• _EXERCISE AIM_
Return, word for word, the part of the text on Kawali that begins at "Former capital of" and ends after "of Kawali town.".

• _TEXT BLOCK_
>>>

Former capital of Sunda Kingdom

Kawali was the capital of Sunda Kingdom during Galuh period, between early 14th to late 15th century. It is located in present day Astana Gede archaeological site, in Kawali District of Ciamis Regency, in West Java, Indonesia.

==Location==
The area is located on the eastern slope of Mount Sawal near the source of the Ci Tanduy river, which runs to the southeast to the Segara Anakan lagoon by the Java's southern ocean (Indian Ocean). The ancient city was located approximately 1 kilometres to the southwest from the alun-alun (square or field) of Kawali town.

The Kawali inscriptions, dated from circa late 14th century, were discovered here. The site took form of a park sanctuary filled with large trees and shrubbery. Currently, there are no traces of tangible original structures left in the Astana Gede site, only stone inscriptions placed in small pavilions. It is probably all the buildings, houses, dwellings and palace structures, were all made from organic wooden or thatched materials, similar to today Sundanese traditional house, that has decayed for ages.

==History==
Previously, prior to 14th century, the Galuh capital was located further southeast near the banks of Ci Tanduy river in the area now known as Karang Kamulyan site, near Ciamis town. It is not clear however, when was the time the Galuh capital was moved here. The inscriptions found here confirm that at least for several generations prior to King Niskala Wastu Kancana, the city were already well populated.

Among the Sunda kings ruled here were King Maharaja Lingga Buana and King Niskala Wastu Kancana. According to tradition mentioned in Carita Parahyangan, the keraton (palace) in Kawali is called Surawisesa, fortified by walls and moats.

Kawali served as the capital of the kingdom for several generations until Sri Baduga Maharaja moved the center of Sunda government to Pakuan Pajajaran in 1482.

<<<

• _DATASET ENTRIES_

>>>

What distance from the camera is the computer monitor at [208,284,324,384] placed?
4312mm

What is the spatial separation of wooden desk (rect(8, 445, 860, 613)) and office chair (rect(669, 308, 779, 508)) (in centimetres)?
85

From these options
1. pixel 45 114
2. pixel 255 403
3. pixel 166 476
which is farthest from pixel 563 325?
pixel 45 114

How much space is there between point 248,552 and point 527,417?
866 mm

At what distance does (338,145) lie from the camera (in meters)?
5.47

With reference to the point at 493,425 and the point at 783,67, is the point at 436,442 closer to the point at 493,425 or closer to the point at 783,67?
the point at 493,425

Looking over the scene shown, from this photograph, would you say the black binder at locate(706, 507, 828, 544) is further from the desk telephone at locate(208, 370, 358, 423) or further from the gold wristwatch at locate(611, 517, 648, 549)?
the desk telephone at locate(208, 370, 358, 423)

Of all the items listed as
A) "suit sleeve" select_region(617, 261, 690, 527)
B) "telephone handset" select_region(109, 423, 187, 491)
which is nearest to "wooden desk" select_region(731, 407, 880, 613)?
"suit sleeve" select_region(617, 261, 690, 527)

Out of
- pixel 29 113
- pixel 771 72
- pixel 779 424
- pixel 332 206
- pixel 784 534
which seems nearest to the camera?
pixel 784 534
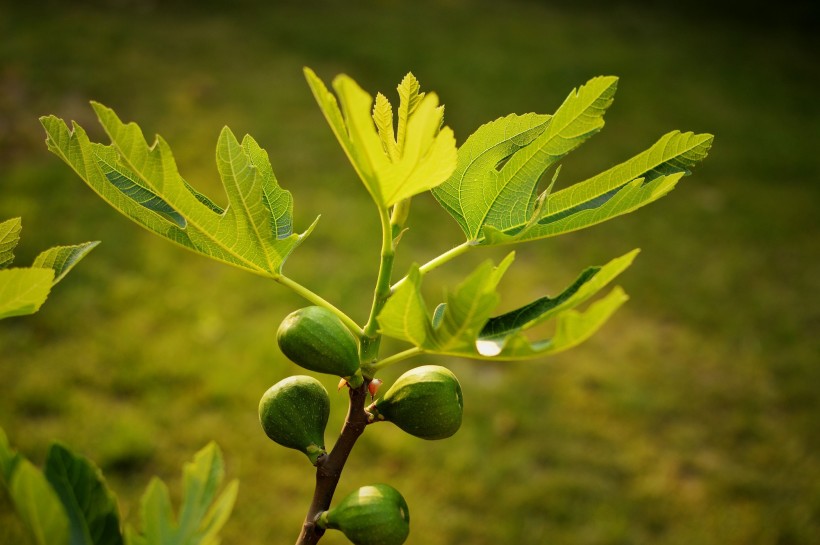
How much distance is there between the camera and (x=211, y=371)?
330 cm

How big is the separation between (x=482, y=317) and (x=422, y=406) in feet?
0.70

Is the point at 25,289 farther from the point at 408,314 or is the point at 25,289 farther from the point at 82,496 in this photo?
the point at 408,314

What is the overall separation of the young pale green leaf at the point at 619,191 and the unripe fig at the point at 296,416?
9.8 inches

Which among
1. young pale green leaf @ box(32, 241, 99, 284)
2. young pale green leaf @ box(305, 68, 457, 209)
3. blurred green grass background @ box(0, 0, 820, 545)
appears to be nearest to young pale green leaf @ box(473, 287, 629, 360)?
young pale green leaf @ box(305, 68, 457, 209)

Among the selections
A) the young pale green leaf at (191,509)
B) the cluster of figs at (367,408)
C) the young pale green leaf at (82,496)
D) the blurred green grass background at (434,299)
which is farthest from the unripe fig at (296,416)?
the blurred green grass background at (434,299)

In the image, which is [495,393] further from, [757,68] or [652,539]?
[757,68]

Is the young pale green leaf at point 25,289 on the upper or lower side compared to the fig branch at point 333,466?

<<<
>>>

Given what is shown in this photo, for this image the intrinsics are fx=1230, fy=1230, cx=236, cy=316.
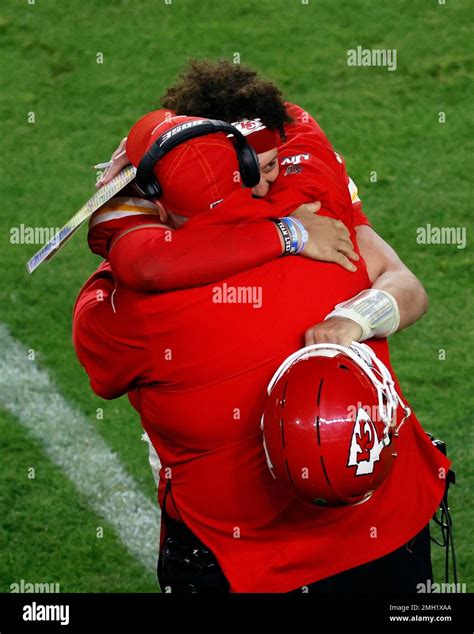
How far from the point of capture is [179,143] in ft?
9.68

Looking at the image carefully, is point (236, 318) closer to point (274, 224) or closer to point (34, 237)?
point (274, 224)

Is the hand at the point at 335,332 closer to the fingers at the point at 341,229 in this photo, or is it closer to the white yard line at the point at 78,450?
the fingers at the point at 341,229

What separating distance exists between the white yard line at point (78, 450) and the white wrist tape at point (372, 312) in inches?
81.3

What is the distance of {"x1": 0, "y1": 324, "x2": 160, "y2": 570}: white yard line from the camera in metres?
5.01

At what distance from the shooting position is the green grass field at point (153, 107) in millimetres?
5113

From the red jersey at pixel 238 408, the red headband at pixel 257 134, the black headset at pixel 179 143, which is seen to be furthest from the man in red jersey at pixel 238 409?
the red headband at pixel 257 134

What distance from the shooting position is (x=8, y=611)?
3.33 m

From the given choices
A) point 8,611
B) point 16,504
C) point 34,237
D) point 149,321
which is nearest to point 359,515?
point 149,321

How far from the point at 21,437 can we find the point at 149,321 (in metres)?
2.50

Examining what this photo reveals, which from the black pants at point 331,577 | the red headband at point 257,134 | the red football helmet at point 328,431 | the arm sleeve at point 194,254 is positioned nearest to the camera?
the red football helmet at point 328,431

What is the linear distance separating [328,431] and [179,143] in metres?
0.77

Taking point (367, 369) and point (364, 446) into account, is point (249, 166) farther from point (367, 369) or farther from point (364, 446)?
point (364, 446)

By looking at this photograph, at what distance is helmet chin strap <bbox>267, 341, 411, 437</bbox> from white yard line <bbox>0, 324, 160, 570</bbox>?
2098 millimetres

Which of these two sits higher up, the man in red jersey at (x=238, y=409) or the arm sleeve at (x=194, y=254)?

<<<

• _EXERCISE RESULT_
Former capital of Sunda Kingdom

Kawali was the capital of Sunda Kingdom during Galuh period, between early 14th to late 15th century. It is located in present day Astana Gede archaeological site, in Kawali District of Ciamis Regency, in West Java, Indonesia.

==Location==
The area is located on the eastern slope of Mount Sawal near the source of the Ci Tanduy river, which runs to the southeast to the Segara Anakan lagoon by the Java's southern ocean (Indian Ocean). The ancient city was located approximately 1 kilometres to the southwest from the alun-alun (square or field) of Kawali town.